Он посмотрел на неё потухшими глазами, в которых появился отблеск солнца, освещавшего её.
Он сказал:
«Кто-то скоро родится, а кто-то скоро умрёт.»
Беременная женщина встрепенулась. Другая женщина воскликнула вполголоса, быстро наклонившись к нему:
«Что вы говорите, Филипп!..»
Казалось, что он равнодушен к впечатлению, произведённому его словами, как если бы это возражение не было искренним или являлось напрасным.
Возможно, он не был старым; его волосы казались мне слегка седеющими. Но он был охвачен таинственным страданием, которое он плохо переносил, имея постоянные судороги. Он не должен был долго прожить. Это проявлялось вокруг него в вечных признаках: страшащаяся и слишком сдерживаемая жалость во взглядах, и уже почти невыносимая скорбь.
*
Он принимается говорить после усилия своей плоти, чтобы прервать тишину. Так как он находится между открытым окном и мной, его слова частично рассеиваются в пространстве.
Он говорит о путешествиях. Я также предполагаю, что он рассказывал о своей женитьбе, но я не слышал, что было об этом сказано.
Он оживляется, его голос повышается; сейчас его звучность глубока и томительна. Он дрожит; постоянный пыл оживляет его жесты, его взоры, расхолаживает и возвышает его слова.

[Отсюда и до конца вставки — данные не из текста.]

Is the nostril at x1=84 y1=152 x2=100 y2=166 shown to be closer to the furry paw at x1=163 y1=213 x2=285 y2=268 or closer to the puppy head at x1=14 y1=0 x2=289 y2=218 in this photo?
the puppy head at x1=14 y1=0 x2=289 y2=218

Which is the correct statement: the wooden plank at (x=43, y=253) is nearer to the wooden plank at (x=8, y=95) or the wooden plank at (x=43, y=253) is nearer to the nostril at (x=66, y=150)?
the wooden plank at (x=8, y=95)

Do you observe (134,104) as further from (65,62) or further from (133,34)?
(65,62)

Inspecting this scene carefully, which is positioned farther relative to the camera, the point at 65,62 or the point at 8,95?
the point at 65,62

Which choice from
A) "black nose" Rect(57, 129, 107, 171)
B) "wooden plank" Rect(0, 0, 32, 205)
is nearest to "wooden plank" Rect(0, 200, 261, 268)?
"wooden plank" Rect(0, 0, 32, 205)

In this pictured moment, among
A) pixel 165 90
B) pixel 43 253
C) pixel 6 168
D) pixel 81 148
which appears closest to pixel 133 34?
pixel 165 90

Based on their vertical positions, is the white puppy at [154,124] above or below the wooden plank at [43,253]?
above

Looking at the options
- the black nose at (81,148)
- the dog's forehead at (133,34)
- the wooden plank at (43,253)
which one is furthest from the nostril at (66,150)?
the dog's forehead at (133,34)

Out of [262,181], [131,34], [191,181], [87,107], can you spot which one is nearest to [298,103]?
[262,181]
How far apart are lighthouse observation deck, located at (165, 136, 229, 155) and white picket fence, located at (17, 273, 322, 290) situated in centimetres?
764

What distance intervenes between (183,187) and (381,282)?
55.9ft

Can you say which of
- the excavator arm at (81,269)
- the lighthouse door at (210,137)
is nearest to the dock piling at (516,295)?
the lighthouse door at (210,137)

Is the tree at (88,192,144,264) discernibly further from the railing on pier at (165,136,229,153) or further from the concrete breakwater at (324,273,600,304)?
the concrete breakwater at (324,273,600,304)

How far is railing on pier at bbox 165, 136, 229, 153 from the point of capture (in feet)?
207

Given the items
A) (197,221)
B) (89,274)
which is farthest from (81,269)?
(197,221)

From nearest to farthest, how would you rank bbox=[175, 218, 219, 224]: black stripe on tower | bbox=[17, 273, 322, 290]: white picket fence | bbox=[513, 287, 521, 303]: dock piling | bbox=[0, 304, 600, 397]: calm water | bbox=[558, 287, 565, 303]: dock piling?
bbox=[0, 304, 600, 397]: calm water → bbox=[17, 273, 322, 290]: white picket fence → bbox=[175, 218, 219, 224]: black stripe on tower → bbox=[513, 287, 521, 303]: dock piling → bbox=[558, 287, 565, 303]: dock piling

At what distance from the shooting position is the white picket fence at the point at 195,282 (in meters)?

В нём виден деятельный и блестящий человек, которым он, вероятно, был до того, как его сразила болезнь.
Он слегка повернул голову, и я его слышу лучше.
Он вспоминает города и страны, в которых побывал, перечисляет их. Он словно взывает к священным словам, к дальним и различным небесам, которые он умоляет: Италия, Египет, Индия. Он прибыл сюда, между двумя этапами, чтобы отдохнуть; и он отдыхает, встревоженный, прячется подобно беглецу. Скоро нужно будет опять уехать, и его глаза вновь засияли. Он перечисляет всё, что хотел бы ещё увидеть. Но сумерки постепенно сгущаются; тепловатость воздуха рассеивается как хорошая мечта; и он думает только обо всём, что он видел:
«Всё, что мы видели, всё, что мы привезли из пространства с собой!»
Создаётся впечатление, что они являются группой постоянно неуёмных путешественников, вечных беглецов, в какой-то момент их неутомимой гонки остановившихся в одном из укромных углов мира, который с их точки зрения кажется небольшим.
*
«Палермо… Сицилия…»
Он старается упиться обширным воспоминанием, потому что он не осмеливается заглянуть в будущее. Я вижу усилие, которое он делает, чтобы приблизиться к какому-то светлому моменту истёкших дней.